Dáil debates

Thursday, 17 April 2008

World Trade Organisation Negotiations: Motion

 

1:00 pm

Photo of Denis NaughtenDenis Naughten (Roscommon-South Leitrim, Fine Gael)

The European Commission's WTO negotiating position is not the deal that Irish farmers signed up to when agreeing to the mid-term review of CAP in 2003 and the introduction of the single farm payment.

It is unacceptable for the European Commission to put together a deal on agriculture under the mid-term review, setting out the spending and funding measures for farmers up to 2013 and now try to use the WTO as an excuse to renegotiate the deal. The European Commission cannot and must not be allowed to renege on its commitment. While it is the objective of some of the international trading blocs and the Trade Commissioner, Peter Mandelson, with the support of some member states, to dismantle CAP, it should be pointed out that this will have dangerous repercussions.

We should not forget that one of the fundamental objectives of the original EEC was to guarantee food security for Europe in light of the devastation and inability to import food during the Second World War. As a result, Europe's agricultural production is a lot higher than it would have been and, traditionally, world food prices were a lot lower because of subsidised production in Europe.

While the threats to food security and its definition are a lot different today, the fact remains that we in Europe must be able to control food prices and we must be able to feed our own people. The mid-1970s saw a world food crisis caused by a combination of factors, including an oil crisis, drought across many major grain producing regions of the world and unfolding humanitarian disasters in South Asia and the Horn of Africa, all putting increased pressure on emergency grain stocks. Many of those issues are arising today. The experts claim that we will soon reach peak oil production, which will lead to a shortage of oil. However, on this occasion not only have we to worry about the traditional impact that this has had on food supplies, but now we have an added one in that food is being diverted into fuel production and this acts with a multiplier effect to deepen any food shortage. The consequence is that land and crops which might otherwise contribute to global food security will be devoted to satisfying the growing fuel demand.

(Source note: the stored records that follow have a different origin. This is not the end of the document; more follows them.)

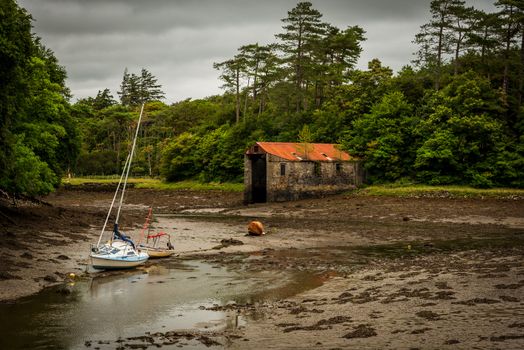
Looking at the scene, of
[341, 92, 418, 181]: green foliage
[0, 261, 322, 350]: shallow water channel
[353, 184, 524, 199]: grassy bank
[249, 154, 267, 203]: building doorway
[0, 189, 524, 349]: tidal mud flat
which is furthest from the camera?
[341, 92, 418, 181]: green foliage

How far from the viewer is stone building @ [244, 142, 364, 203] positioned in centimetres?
6366

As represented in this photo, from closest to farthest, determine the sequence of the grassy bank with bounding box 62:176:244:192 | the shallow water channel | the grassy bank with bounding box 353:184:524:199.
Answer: the shallow water channel → the grassy bank with bounding box 353:184:524:199 → the grassy bank with bounding box 62:176:244:192

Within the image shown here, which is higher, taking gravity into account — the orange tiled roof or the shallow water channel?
the orange tiled roof

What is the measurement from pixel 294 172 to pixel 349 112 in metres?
19.2

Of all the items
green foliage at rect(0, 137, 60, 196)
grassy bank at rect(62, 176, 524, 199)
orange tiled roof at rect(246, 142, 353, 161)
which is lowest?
grassy bank at rect(62, 176, 524, 199)

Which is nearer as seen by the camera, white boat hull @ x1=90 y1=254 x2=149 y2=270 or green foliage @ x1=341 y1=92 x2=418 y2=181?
white boat hull @ x1=90 y1=254 x2=149 y2=270

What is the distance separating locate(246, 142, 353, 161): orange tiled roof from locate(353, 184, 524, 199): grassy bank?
20.6ft

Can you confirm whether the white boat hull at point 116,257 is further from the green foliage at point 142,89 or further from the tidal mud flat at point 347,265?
the green foliage at point 142,89

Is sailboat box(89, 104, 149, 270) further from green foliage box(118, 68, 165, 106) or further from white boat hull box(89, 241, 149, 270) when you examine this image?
green foliage box(118, 68, 165, 106)

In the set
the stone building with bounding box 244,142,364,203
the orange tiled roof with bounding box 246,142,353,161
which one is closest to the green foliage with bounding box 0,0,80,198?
the stone building with bounding box 244,142,364,203

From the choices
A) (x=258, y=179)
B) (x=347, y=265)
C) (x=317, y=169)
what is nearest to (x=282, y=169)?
(x=258, y=179)

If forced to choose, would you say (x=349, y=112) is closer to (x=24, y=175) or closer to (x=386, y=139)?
(x=386, y=139)

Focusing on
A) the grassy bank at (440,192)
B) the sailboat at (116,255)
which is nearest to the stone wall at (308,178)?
the grassy bank at (440,192)

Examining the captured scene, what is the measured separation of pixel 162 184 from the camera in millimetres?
92688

The Trócaire television advertising campaign shows the impact that global warming can have on developing countries such as those in Africa and this can also impact on the major food producing regions of the world. Grain prices rose dramatically in 2006-07 as a result of poor weather conditions. One example was hurricane Katrina in New Orleans in 2005, which had a significant impact on the ability of the US to export grain and which contributed to an increase in the world cost of grain. Sadly, humanitarian disasters in Africa and Asia are as big a threat today as they ever were not only as a result of global warming, but also because of the political instability in many of these countries. I refer to the example of Zimbabwe, the bread basket of Africa, where one man has destroyed the economy and the agricultural capacity of that country. All these factors are feeding into the increasing price on the supermarket shelves of basic food products and this trend will only go one way unless action is taken now.

Yet with all these potential threats, we have found ourselves in a situation today that is unprecedented in modern times, where world food stocks are at an all-time low. Today there is less than a 30-day supply of food available to feed the world. With a food shortage, the peoples of Africa and Asia will become the food security migrants of the next decade. This will bring with it further challenges for our immigration system and that of our EU neighbours. By prioritising the issue of food security at EU and WTO level, everybody can benefit. By ignoring it, food will become more expensive and due to immigration into Ireland and other EU countries, there will be significantly more people to feed.

The key question for Europe and its people is whether we want Peter Mandelson to open up Europe to free trade in food with the consequent impact on food security and cost in order that we can have cheap imported toys, electronics and clothes. This is a critical issue for the Commission and we must reject the proposals on sensitive food products.

I call on the incoming Taoiseach, the Tánaiste and Minister for Finance, Deputy Brian Cowen, to go to the capital cities of the member states and tell them that this proposal is unacceptable to Ireland and that we will reject it.